Start of PASSAGE TO READ

Publication: Monitor Volume: 1 Issue: 126

. Although the parliamentary election campaign is still far from its peak, some of its participants are already looking ahead to next year’s presidential election. Yabloko leader and economic reformer Grigory Yavlinsky has formally declared his candidacy: "Regardless of how this matter [registration of Yabloko’s slate] is resolved, I will definitely run for president if presidential elections are held. I will run for president and will definitely win," Yavlinsky told a news conference. (1)

Economist Stanislav Shatalin, the failed moderate reformer of the late Gorbachev era, now running for the Duma on Col. General Boris Gromov’s Fatherland slate, has also declared his presidential candidacy. In a written address to voters, also distributed to the media, Shatalin announces his "firm intention" to run for president, in order to prevent "politicians of all colors and shades…from leading the Russian people to extinction." (2)

End of PASSAGE TO READ
Start of GIVEN DATA

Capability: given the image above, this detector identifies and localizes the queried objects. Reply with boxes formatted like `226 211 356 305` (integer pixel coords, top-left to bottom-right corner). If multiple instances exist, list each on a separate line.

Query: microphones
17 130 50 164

End of GIVEN DATA

WRITTEN EXERCISE:
Continue the news brief on early Russian presidential candidacies from the point where it ends. The material plays no part in what comes next.

ANSWER FOR THE TASK:
The strongest, albeit undeclared, presidential challenger to Yeltsin is Lt. General (ret.) Aleksandr Lebed, whose popularity rating in the Public Opinion Foundation’s monthly survey for October rose to a record 32 percent. Trailing Lebed in that survey are Communist Party leader Gennady Zyuganov, also a potential presidential contender, with a 23 percent rating, and Yavlinsky with 22 percent. These three leading figures have gained support at the expense of others, including Vladimir Zhirinovsky, who dropped to 10.5 percent in the October survey. (3) Corroborating Lebed’s status, noted poll taker Dmitri Olshansky announced yesterday that his Strategic Analysis and Forecast Center’s latest surveys show the Congress of Russian Communities markedly gaining in voter support, chiefly because of Lebed’s personal popularity. (4)

It is hardly surprising that presidential hopefuls should be declaring their intentions in the midst of the campaign for the Duma, almost appearing to regard the legislative election as a test run for the presidential one. The stakes in the 1996 election are substantially higher, given that the presidency enjoys far larger powers than the legislative branch.

Chechnya Roundup.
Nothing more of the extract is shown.